Identity-Based Encryption with Master Key-Dependent Message Security and Leakage-Resilience

We introduce the concept of identity-based encryption (IBE) with master key-dependent chosen-plaintext (mKDM-sID-CPA) security. These are IBE schemes that remain secure even after the adversary sees encryptions, under some initially selected identities, of functions of the master secret keys. We then show that the Canetti, Halevi and Katz (Eurocrypt 2004) transformation delivers chosen-ciphertext secure key-dependent encryption (KDM-CCA) schemes when applied to mKDM-sID-CPA secure IBE schemes. Previously only one generic construction of KDM-CCA secure public key schemes was known, due to Camenisch, Chandran and Shoup (Eurocrypt 2009), and it required non-interactive zero knowledge proofs (NIZKs). Thus we show that NIZKs are not intrinsic to KDM-CCA public key encryption.

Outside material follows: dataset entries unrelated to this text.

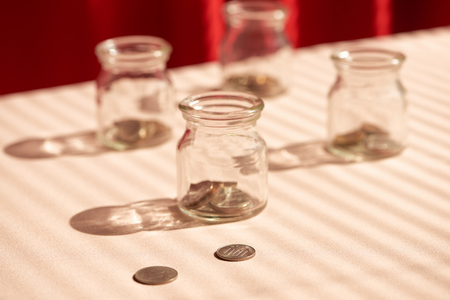 Coins in glass jar. Money savings concept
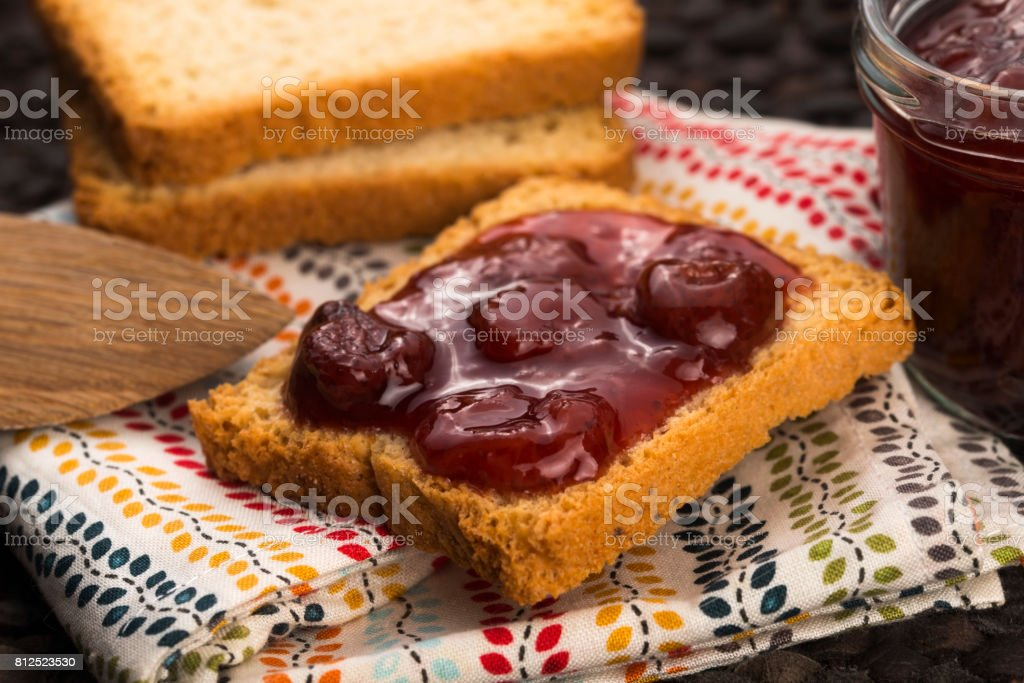 Breakfast of cherry jam on toast stock photo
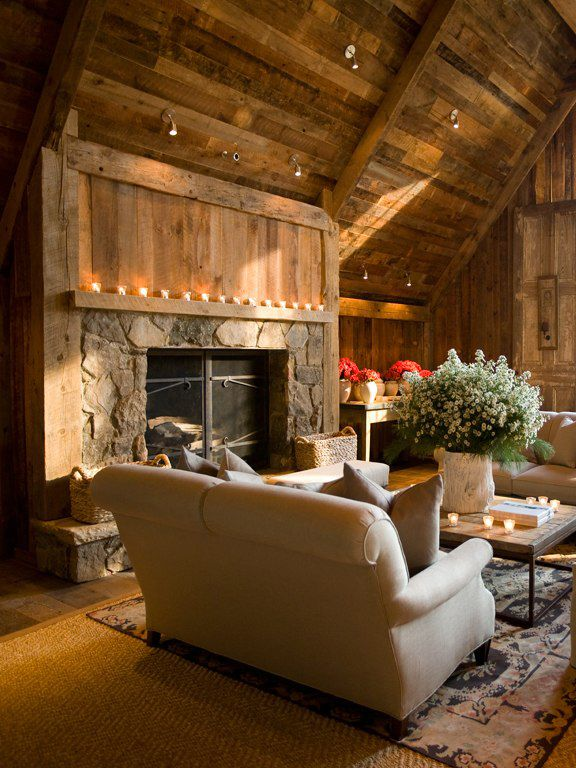 Rustic cabin living room features stone  wood  and candlelight mantled  fireplace259 best Chalets and Mountain Homes Interiors images on Pinterest  . Rustic Home Interior Design. Home Design Ideas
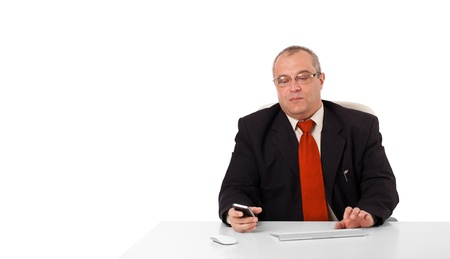 copys pace: businessman sitting at desk and holding a mobilephone with copys pace, isolated on white Stock Photo
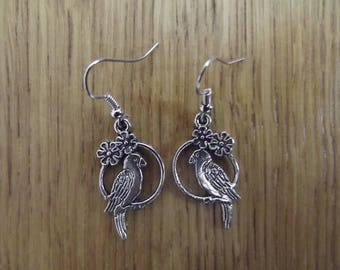 Earrings with silver colored metal birds.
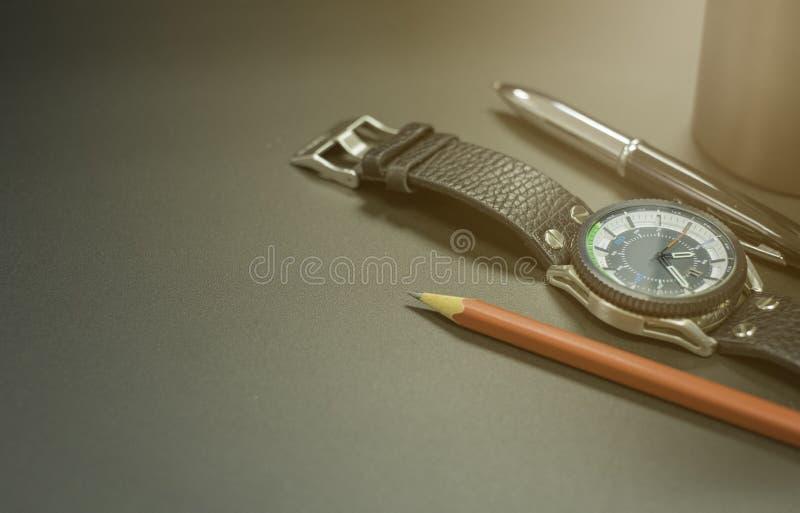 Naher hoher Schuss des Edelstahluhrgehäuses, des Lederbands mit Stift und des roten Bleistifts auf schwarzer Metalloberfläche lizenzfreie stockfotos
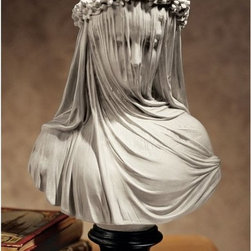 Design Toscano Inc - Design Toscano Inc 14H in. The Veiled Maiden Sculptural Bust Multicolor - NG3152 - Shop for Sculptures Statues and Figurines from Hayneedle.com! About Design ToscanoDesign Toscano is the country's premier source for statues and other historical and antique replicas which are available through the company's catalog and website. Design Toscano's founders Michael and Marilyn Stopka created Design Toscano in 1990. While on a trip to Paris the Stopkas first saw the marvelous carvings of gargoyles and water spouts at the Notre Dame Cathedral. Inspired by the beauty and mystery of these pieces they decided to introduce the world of medieval gargoyles to America in 1993. On a later trip to Albi France the Stopkas had the pleasure of being exposed to the world of Jacquard tapestries that they added quickly to the growing catalog. Since then the company's product line has grown to include Egyptian Medieval and other period pieces that are now among the current favorites of Design Toscano customers along with an extensive collection of garden fountains statuary authentic canvas replicas of oil painting masterpieces and other antique art reproductions. At Design Toscano attention to detail is important. Travel directly to the source for all historical replicas ensures brilliant design.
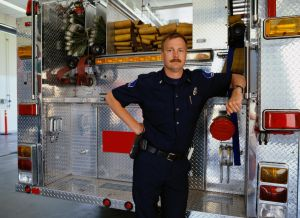 Firefighter leaning against rear of fire engine, portrait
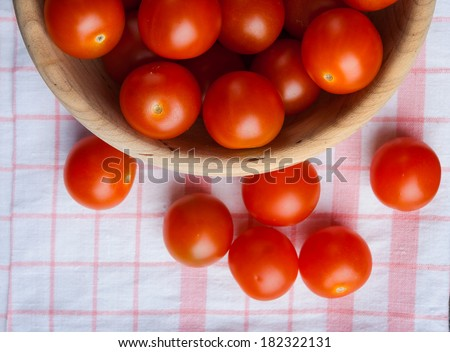 cherry tomatoes in wooden bowl - stock photo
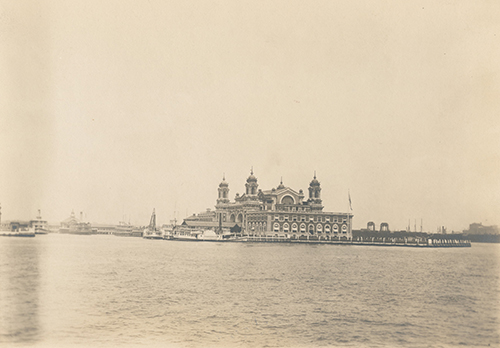nypl.digitalcollections.A view of Ellis Island taken from the harbor. At the center is the Immigration Station; one of the boats in the pier is the John E. Moore.(500)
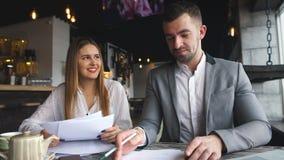 Skratta affärskvinnan med legitimationshandlingar som talar till hennes kollega under möte i kafé arkivfilmer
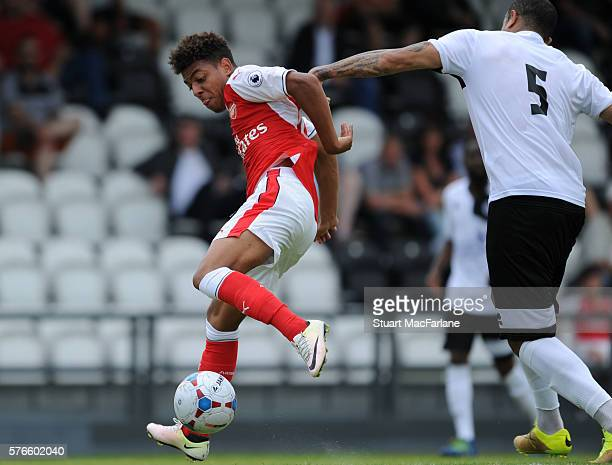 Donyell Malen of Arsenal holds off David Stephens of Borehamwood during a pre season friendly between Borehamwood and Arsenal at Meadow Park on July...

As a proof of concept, we are able to instantiate our new concept under the Rank assumption on pairing groups and for affine functions of the secret keys. The scheme is inspired by the work by Boneh, Halevi, Hamburg and Ostrovsky (Crypto 2008). Our instantiation is only able to provide security against single encryption queries, or alternatively, against a

bounded

number of encryption queries. Secondly, we show that a special parameters setting of our main scheme provides master-key leakage-resilient identity-based encryption against chosen-plaintext attacks. This recently proposed security notion aims at taking into account security against side-channel attacks that only decrease the entropy of the master-key up to a certain threshold. Thirdly, we give new and better reductions between the Rank problem (previously named as Matrix-DDH or Matrix

d

-Linear problem) and the Decisional Linear problem.